Complex wave functions, CPT and quantum field theory for classical generalized Ising models

TL;DR

This paper explores how complex wave functions and CPT symmetry in quantum field theory can be applied to classical generalized Ising models, revealing connections to probabilistic cellular automata and discrete quantum field theories.

Contribution

It introduces a framework linking quantum concepts like CPT symmetry to classical Ising models and automata, enabling simulation of fermionic quantum field theories with classical probabilistic systems.

Findings

Discrete PCA correspond to discretized quantum field theories for fermions

Correlation functions match Lorentz-invariant Feynman propagators

Probabilistic boundary conditions relate to Fermi-Dirac distribution

Abstract

The quantum or quantum field theory concept of a complex wave function is useful for understanding the information transport in classical statistical generalized Ising models. We relate complex conjugation to the discrete transformations charge conjugation ($C$), parity ($P$) and time reversal ($T$).
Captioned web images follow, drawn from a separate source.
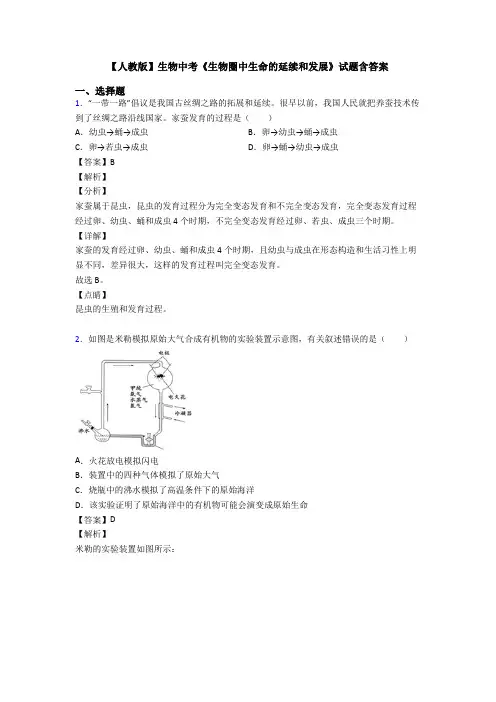 【人教版】生物中考《生物圈中生命的延续和发展》试题含答案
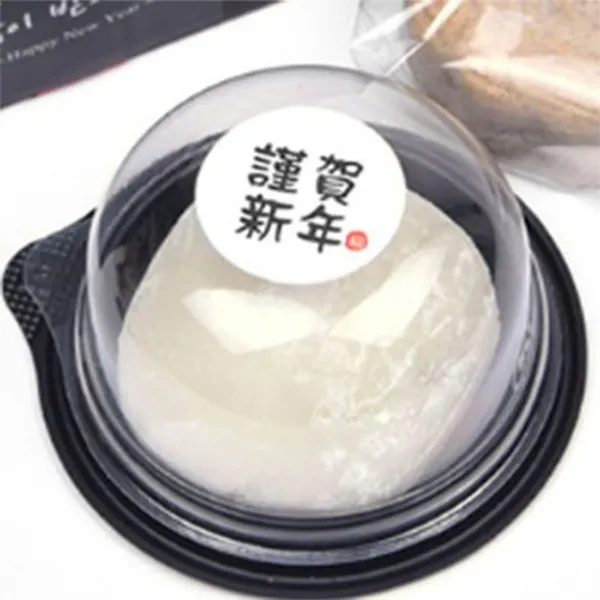 Ms0710p근하신년원형스티커dlkemm 5253화이트 단일품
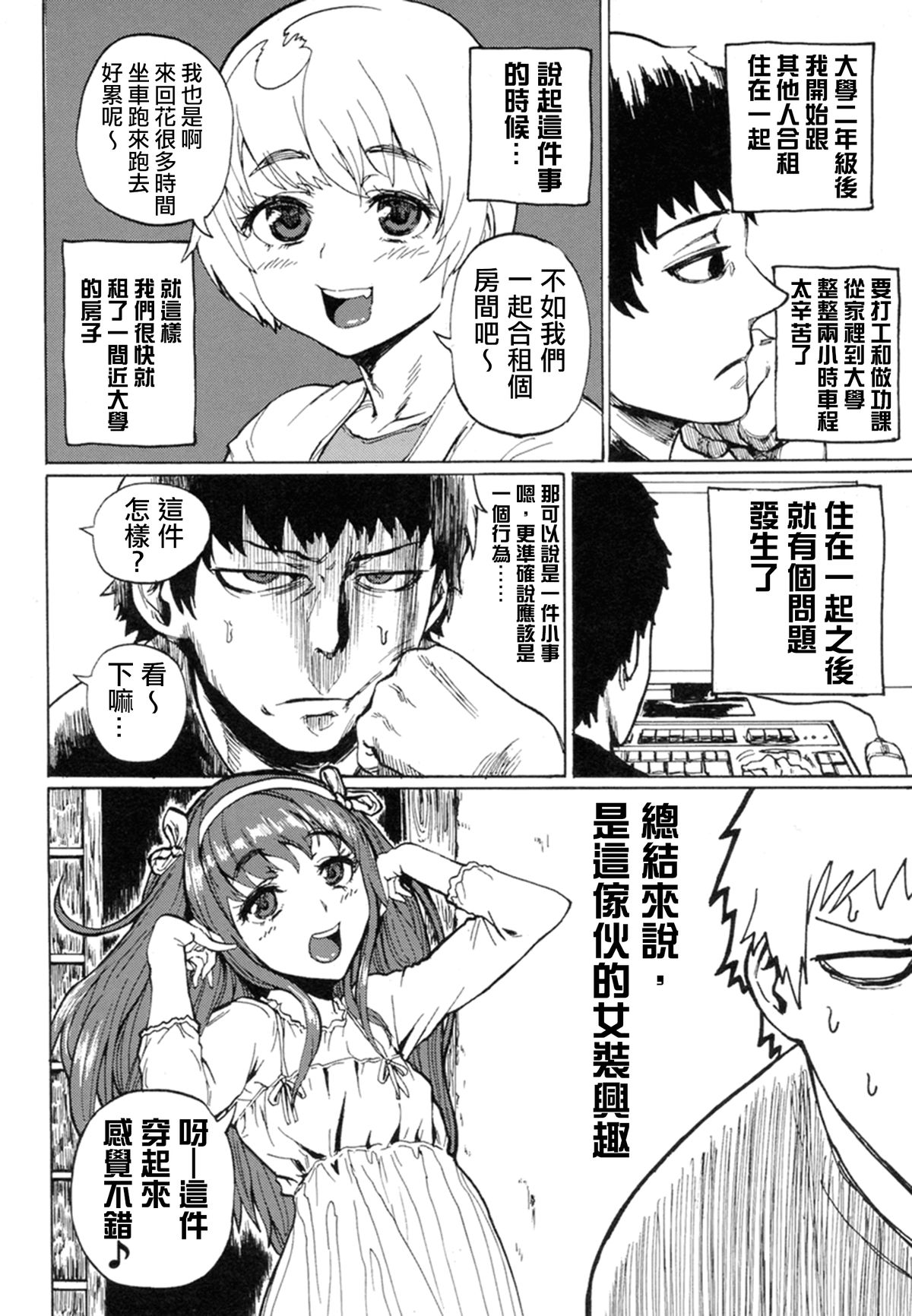 Share★Chin page 3 full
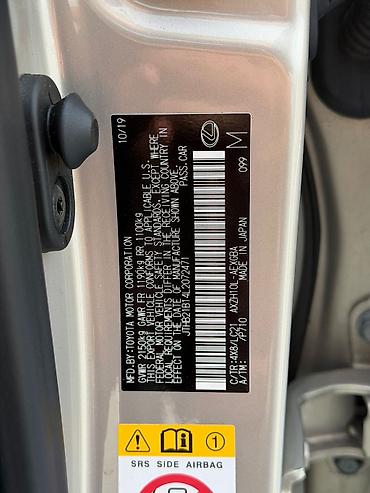 Lexus: Lexus ES: 2019 г., 2.5 л, Гибрид — 9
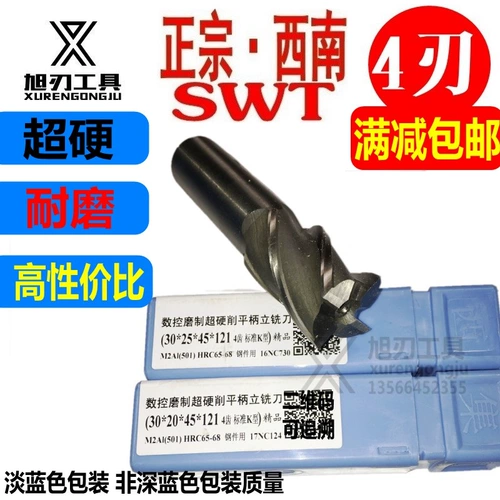 Юго -западный с ЧПК Fine Mill Super Hard 4 -Blade White Steel Fliging Cutter 24 25 26 27 30 32 38 38 4042 50 мм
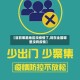 【目前哪里地区没疫情了,现在全国哪里没有疫情】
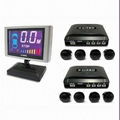 Wireless Double Main Box LCD Parking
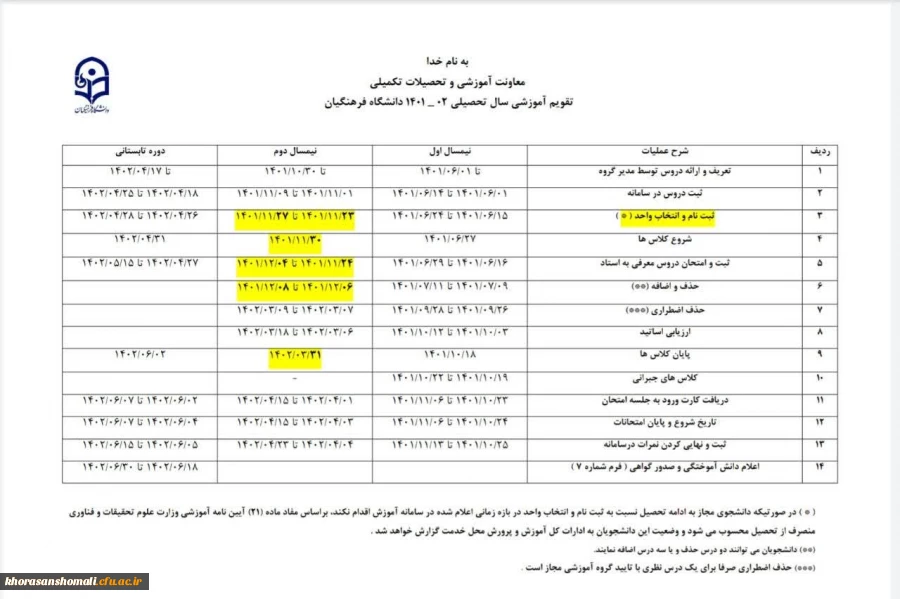 تقویم آموزشی نیمسال دوم 2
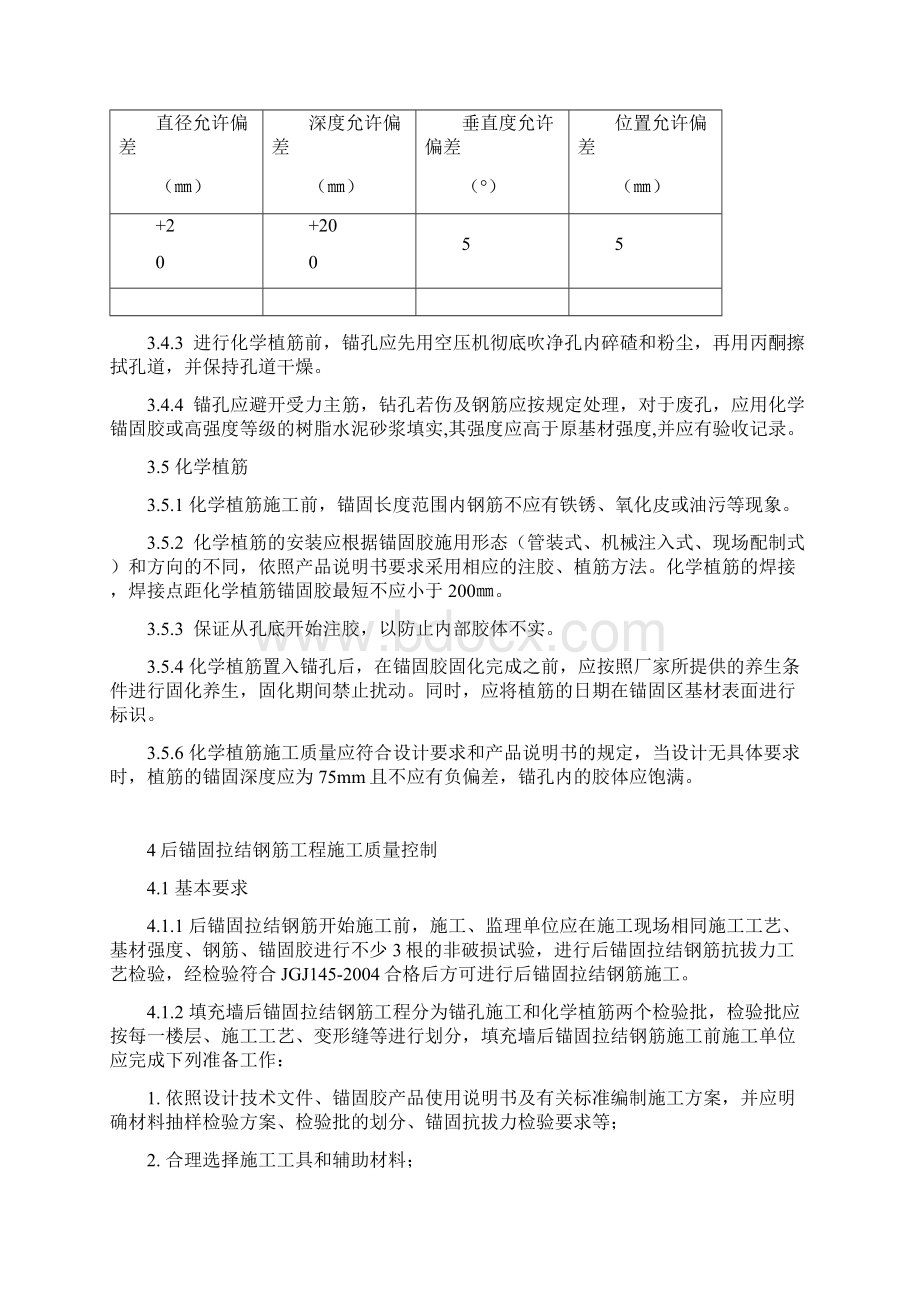 福建省后锚固拉结钢筋施工及验收规程DBJT13129.docx_第3页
A subclass of generalized Ising models are probabilistic cellular automata (PCA) with deterministic updating and probabilistic initial conditions. Simple two-dimensional PCA correspond to discretized quantum field theories for Majorana--Weyl, Weyl or Dirac fermions. Momentum and energy are conserved statistical observables. For PCA describing free massless fermions we investigate the vacuum and field operators for particle excitations. For the correlation function one finds the Lorentz-invariant Feynman propagator of quantum field theory. Furthermore, these automata admit probabilistic boundary conditions that correspond to thermal equilibrium with the quantum Fermi--Dirac distribution. PCA with updating sequences of propagation and interaction steps can realize a rich variety of discrete quantum field theories for fermions with interactions. For information theory the quantum formalism for PCA sheds new light on deterministic computing or signal processing with probabilistic input.